* START Given data *
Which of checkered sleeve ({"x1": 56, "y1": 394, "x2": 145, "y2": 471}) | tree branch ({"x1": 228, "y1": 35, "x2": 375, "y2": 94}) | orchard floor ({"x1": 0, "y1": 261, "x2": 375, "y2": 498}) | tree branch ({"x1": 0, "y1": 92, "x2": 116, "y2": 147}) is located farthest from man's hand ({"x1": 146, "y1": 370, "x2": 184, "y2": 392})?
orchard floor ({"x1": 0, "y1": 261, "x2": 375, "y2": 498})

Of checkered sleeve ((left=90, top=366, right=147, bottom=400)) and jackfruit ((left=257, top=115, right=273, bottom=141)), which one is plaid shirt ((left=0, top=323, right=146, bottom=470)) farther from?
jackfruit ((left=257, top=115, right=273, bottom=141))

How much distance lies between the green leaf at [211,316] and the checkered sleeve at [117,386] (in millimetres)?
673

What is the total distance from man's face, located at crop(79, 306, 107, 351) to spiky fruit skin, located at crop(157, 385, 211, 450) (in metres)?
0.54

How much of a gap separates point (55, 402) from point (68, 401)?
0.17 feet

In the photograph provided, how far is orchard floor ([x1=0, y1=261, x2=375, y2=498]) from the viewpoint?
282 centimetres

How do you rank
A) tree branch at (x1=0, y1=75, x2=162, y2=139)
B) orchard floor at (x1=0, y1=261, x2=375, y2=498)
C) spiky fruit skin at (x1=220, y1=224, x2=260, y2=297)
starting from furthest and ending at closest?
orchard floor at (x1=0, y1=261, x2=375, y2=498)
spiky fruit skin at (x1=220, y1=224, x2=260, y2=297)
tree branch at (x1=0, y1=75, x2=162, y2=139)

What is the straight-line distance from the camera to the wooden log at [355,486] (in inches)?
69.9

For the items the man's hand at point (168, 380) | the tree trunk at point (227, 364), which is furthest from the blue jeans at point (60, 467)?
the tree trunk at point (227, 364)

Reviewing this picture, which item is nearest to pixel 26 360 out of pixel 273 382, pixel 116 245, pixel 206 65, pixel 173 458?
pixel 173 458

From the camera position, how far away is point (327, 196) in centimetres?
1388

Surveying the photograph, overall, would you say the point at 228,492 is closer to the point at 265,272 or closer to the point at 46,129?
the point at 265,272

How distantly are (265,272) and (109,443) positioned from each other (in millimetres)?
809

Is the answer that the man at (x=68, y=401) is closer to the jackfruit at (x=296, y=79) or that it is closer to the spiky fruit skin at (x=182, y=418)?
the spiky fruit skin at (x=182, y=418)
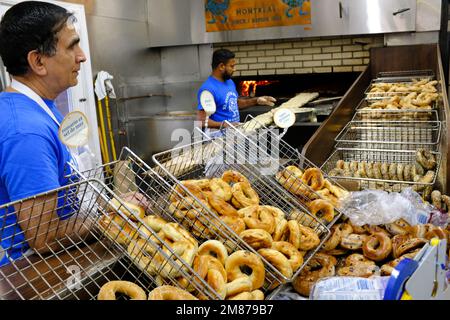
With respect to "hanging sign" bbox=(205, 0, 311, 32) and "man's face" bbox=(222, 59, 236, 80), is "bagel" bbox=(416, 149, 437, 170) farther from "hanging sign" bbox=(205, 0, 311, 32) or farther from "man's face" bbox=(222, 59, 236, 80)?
"hanging sign" bbox=(205, 0, 311, 32)

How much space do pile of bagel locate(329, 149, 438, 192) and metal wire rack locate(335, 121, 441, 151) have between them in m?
* END Given data *
# Goal
Can you retype every item above character for character, leaving the pictures out?

# Solution to this problem
Which of checkered sleeve ({"x1": 56, "y1": 394, "x2": 145, "y2": 471}) | tree branch ({"x1": 228, "y1": 35, "x2": 375, "y2": 94}) | orchard floor ({"x1": 0, "y1": 261, "x2": 375, "y2": 498}) | tree branch ({"x1": 0, "y1": 92, "x2": 116, "y2": 147}) is located farthest from man's hand ({"x1": 146, "y1": 370, "x2": 184, "y2": 392})?
orchard floor ({"x1": 0, "y1": 261, "x2": 375, "y2": 498})

Of checkered sleeve ((left=90, top=366, right=147, bottom=400)) and jackfruit ((left=257, top=115, right=273, bottom=141)), which one is plaid shirt ((left=0, top=323, right=146, bottom=470)) farther from?
jackfruit ((left=257, top=115, right=273, bottom=141))

How much distance lies between the green leaf at [211,316] and the checkered sleeve at [117,386] (in millimetres)?
673

What is the total distance from man's face, located at crop(79, 306, 107, 351) to spiky fruit skin, located at crop(157, 385, 211, 450) (in metres)?
0.54

How much of a gap separates point (55, 402) from point (68, 401)?
0.17 feet

In the photograph provided, how far is orchard floor ([x1=0, y1=261, x2=375, y2=498]) from the viewpoint?
282 centimetres

How do you rank
A) tree branch at (x1=0, y1=75, x2=162, y2=139)
B) orchard floor at (x1=0, y1=261, x2=375, y2=498)
C) spiky fruit skin at (x1=220, y1=224, x2=260, y2=297)
starting from furthest and ending at closest?
orchard floor at (x1=0, y1=261, x2=375, y2=498)
spiky fruit skin at (x1=220, y1=224, x2=260, y2=297)
tree branch at (x1=0, y1=75, x2=162, y2=139)

What is the straight-line distance from the camera to the wooden log at [355,486] (in inches)?
69.9

For the items the man's hand at point (168, 380) | the tree trunk at point (227, 364), which is furthest from the blue jeans at point (60, 467)?
the tree trunk at point (227, 364)

Reviewing this picture, which item is nearest to pixel 26 360 out of pixel 273 382, pixel 116 245, pixel 206 65, pixel 173 458?
pixel 173 458

From the camera position, how far away is point (327, 196) in centimetres?
1388

Surveying the photograph, overall, would you say the point at 228,492 is closer to the point at 265,272 or closer to the point at 46,129?
the point at 265,272

How distantly are (265,272) and (109,443) positioned from each other (in millimetres)?
809

Is the answer that the man at (x=68, y=401) is closer to the jackfruit at (x=296, y=79) or that it is closer to the spiky fruit skin at (x=182, y=418)?
the spiky fruit skin at (x=182, y=418)
With respect to "hanging sign" bbox=(205, 0, 311, 32) and "man's face" bbox=(222, 59, 236, 80), is "bagel" bbox=(416, 149, 437, 170) farther from "hanging sign" bbox=(205, 0, 311, 32) or farther from "man's face" bbox=(222, 59, 236, 80)?
"hanging sign" bbox=(205, 0, 311, 32)

How much space do pile of bagel locate(329, 149, 438, 192) and metal wire rack locate(335, 121, 441, 151) have between them in m?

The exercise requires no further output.